Pull out every line in the items below that contains the word "magenta". Treat uppercase and lowercase letters as different.

##### Dataset records #####

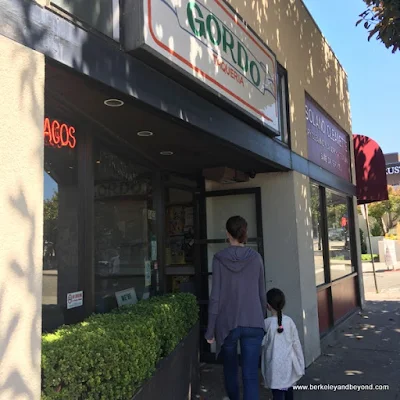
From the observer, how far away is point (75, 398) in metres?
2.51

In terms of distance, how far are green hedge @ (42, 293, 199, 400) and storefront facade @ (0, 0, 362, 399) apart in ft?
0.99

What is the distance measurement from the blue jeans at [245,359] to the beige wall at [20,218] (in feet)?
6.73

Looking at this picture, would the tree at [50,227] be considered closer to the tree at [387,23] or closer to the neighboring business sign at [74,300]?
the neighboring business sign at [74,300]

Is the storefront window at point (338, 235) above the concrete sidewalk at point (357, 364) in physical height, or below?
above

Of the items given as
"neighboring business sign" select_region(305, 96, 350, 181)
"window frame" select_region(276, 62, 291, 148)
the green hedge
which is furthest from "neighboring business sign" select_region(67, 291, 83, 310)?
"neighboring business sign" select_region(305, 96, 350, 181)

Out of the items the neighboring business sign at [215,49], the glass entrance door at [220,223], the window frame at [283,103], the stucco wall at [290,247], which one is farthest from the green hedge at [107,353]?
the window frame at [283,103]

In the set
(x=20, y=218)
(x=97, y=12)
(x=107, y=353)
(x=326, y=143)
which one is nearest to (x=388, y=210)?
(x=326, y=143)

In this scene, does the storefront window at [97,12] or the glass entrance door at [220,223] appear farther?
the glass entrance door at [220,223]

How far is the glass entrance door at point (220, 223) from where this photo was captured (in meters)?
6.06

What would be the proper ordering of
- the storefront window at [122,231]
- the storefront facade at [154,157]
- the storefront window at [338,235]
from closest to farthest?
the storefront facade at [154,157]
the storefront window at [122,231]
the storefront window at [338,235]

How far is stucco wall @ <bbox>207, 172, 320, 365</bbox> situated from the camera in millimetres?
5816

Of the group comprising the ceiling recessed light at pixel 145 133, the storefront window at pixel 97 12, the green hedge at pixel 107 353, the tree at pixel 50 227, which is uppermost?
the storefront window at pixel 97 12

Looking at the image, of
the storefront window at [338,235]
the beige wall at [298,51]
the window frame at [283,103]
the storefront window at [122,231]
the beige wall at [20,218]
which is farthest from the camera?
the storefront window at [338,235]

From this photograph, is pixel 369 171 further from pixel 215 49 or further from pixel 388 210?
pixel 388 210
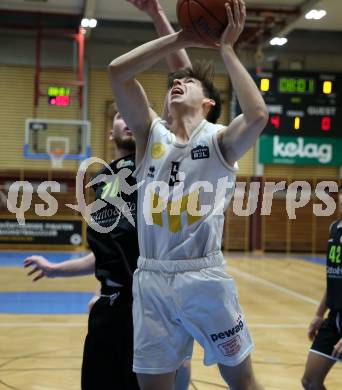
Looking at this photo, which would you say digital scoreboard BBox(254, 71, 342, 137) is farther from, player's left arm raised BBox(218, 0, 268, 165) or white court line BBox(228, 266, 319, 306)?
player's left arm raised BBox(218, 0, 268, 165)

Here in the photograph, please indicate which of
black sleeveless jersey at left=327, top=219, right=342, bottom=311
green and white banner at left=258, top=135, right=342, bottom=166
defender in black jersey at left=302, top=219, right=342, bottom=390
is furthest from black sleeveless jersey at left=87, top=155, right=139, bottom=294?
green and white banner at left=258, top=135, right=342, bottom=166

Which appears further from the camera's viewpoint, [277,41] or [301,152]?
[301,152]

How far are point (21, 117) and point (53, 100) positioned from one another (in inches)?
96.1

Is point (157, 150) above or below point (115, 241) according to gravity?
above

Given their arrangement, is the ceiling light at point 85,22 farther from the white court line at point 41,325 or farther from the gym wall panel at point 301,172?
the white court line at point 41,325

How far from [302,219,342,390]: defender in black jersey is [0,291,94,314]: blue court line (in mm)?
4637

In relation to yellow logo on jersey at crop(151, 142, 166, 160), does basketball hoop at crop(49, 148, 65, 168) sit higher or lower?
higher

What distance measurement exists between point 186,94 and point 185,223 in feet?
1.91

#####
##### Dataset records #####

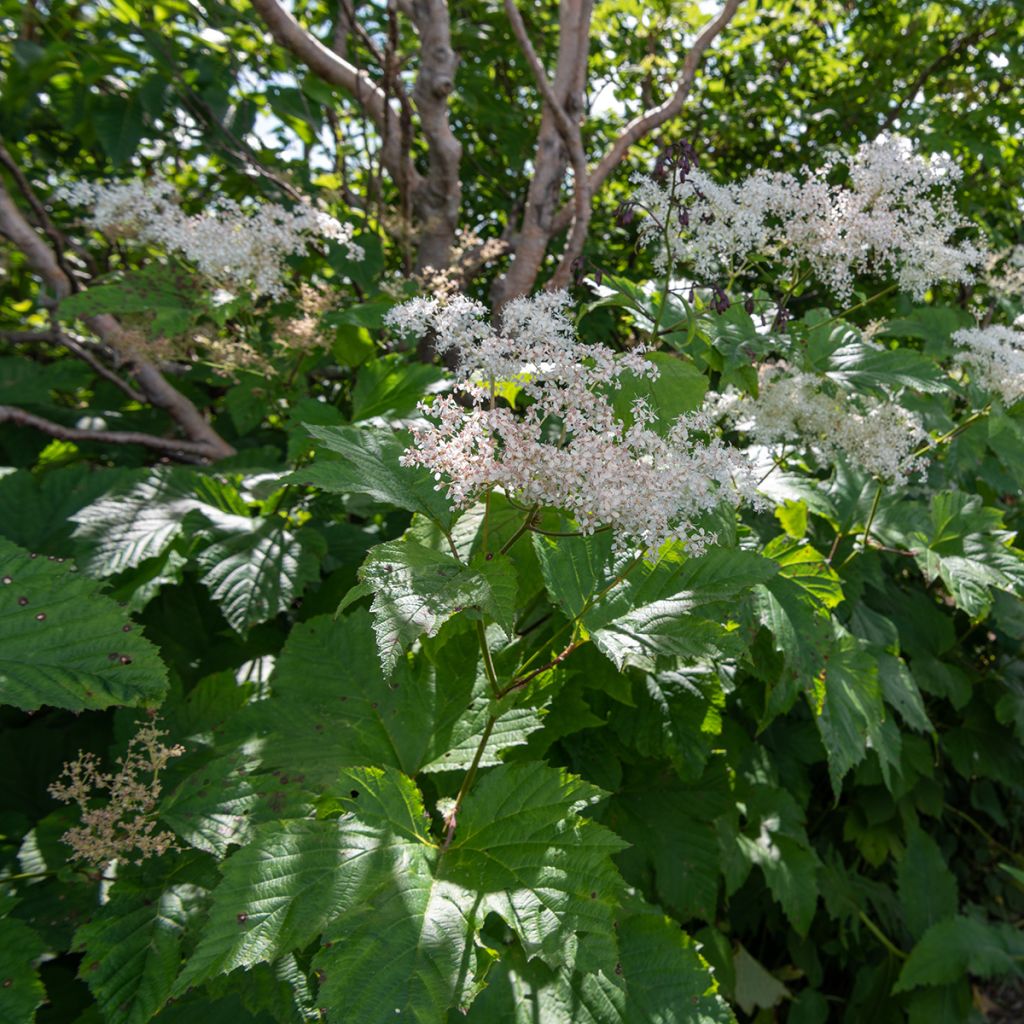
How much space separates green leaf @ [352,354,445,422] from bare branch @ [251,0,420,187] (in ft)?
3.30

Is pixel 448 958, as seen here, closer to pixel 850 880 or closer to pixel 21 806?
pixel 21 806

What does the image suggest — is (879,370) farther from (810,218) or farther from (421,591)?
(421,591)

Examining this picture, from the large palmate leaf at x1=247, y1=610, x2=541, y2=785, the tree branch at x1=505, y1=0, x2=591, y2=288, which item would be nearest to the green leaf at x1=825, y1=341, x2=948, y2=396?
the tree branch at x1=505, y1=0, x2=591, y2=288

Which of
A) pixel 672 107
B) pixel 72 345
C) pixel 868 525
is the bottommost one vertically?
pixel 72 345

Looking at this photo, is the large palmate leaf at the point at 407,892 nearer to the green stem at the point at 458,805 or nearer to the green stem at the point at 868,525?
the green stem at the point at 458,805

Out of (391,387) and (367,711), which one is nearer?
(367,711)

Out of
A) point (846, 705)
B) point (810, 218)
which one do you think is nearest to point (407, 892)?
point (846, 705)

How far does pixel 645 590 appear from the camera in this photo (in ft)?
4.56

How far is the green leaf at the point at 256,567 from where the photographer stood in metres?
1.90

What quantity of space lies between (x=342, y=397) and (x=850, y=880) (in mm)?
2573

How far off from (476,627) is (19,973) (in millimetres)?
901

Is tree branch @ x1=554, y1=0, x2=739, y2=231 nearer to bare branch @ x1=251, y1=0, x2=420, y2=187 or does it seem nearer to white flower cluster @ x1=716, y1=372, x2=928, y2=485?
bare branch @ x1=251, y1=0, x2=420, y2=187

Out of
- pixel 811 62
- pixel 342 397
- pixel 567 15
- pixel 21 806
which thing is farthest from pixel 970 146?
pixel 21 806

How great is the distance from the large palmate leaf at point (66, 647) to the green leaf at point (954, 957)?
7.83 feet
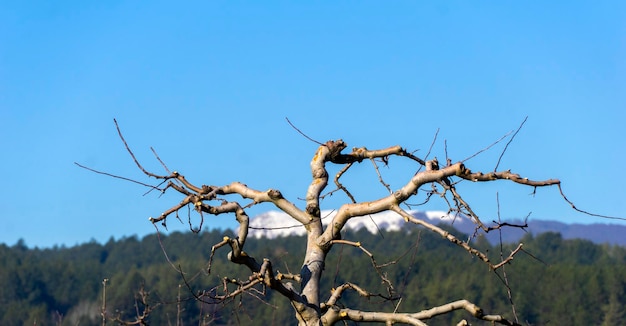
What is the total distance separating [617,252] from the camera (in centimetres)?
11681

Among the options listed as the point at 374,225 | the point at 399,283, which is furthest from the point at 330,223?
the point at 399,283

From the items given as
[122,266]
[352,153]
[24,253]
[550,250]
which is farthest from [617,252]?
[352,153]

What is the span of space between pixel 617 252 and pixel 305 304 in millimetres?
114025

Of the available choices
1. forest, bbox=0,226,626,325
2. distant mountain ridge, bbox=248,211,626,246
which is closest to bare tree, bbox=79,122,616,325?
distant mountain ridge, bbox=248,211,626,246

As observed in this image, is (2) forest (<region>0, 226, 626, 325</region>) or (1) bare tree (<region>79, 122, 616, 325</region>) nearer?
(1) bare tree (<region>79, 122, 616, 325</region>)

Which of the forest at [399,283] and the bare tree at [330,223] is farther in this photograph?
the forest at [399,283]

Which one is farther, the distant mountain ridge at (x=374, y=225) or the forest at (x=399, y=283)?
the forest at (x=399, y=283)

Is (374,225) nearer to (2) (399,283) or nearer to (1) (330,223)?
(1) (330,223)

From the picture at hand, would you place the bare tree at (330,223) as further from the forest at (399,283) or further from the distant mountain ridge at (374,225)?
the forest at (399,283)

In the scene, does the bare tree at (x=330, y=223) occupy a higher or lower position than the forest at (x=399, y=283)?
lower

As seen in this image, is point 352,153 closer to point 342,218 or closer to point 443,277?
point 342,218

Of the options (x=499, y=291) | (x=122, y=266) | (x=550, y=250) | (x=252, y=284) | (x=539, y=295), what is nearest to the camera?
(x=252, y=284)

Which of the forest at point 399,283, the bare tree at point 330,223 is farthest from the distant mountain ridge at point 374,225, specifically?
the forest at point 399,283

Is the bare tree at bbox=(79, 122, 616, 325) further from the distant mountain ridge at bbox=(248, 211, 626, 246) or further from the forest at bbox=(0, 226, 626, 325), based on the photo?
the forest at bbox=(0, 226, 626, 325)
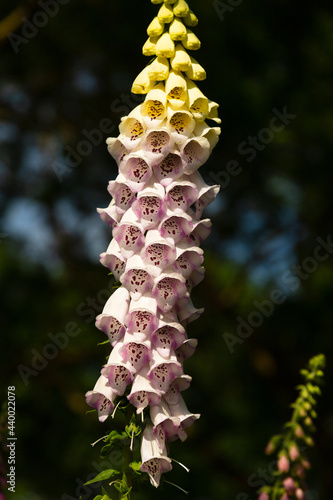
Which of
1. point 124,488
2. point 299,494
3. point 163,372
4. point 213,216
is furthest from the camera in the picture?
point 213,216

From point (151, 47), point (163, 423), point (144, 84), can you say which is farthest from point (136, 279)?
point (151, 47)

#####
##### Dataset records #####

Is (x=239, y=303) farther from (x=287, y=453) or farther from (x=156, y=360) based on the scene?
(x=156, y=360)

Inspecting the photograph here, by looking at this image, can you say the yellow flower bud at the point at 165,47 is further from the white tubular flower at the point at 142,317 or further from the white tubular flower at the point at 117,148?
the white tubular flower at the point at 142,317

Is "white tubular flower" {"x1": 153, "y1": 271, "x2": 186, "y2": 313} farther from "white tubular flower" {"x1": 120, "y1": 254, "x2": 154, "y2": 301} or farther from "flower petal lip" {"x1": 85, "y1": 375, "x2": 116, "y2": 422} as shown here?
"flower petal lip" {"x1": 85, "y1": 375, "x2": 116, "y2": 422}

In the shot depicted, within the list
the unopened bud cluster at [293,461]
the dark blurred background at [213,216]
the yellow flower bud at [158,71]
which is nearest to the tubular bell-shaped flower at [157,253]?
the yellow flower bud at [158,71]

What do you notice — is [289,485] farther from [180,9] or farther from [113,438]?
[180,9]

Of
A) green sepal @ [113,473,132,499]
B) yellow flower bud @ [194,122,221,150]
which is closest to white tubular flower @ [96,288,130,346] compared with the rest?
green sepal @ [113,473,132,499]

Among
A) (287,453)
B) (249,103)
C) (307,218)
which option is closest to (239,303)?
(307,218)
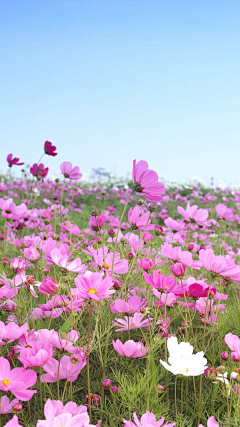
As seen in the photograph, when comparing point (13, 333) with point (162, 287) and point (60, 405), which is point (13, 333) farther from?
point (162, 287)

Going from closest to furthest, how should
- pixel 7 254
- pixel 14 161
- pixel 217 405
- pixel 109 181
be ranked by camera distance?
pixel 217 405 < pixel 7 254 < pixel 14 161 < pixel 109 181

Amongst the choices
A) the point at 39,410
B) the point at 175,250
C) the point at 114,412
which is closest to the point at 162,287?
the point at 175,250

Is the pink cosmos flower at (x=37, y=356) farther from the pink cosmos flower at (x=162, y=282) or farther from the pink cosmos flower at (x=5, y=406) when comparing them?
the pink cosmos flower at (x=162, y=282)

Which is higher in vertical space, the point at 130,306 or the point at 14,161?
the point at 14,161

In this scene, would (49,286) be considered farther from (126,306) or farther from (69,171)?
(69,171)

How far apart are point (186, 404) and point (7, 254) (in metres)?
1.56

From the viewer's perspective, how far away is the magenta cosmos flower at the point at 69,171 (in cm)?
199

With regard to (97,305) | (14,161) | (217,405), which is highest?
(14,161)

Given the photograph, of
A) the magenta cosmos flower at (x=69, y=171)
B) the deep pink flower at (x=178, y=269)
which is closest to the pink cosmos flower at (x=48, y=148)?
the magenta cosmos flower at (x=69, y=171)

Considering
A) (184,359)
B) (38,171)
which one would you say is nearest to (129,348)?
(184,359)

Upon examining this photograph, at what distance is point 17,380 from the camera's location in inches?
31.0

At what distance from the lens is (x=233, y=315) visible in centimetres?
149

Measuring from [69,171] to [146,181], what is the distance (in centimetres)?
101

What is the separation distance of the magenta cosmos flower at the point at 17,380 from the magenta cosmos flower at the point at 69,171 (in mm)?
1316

#####

_Response to this exercise_
From the viewer's perspective, how far away is the magenta cosmos flower at the point at 69,171 (in cm)?
A) the magenta cosmos flower at (x=69, y=171)
the magenta cosmos flower at (x=69, y=171)
What is the separation distance of the magenta cosmos flower at the point at 17,380 from the magenta cosmos flower at the point at 69,171 (in mm)?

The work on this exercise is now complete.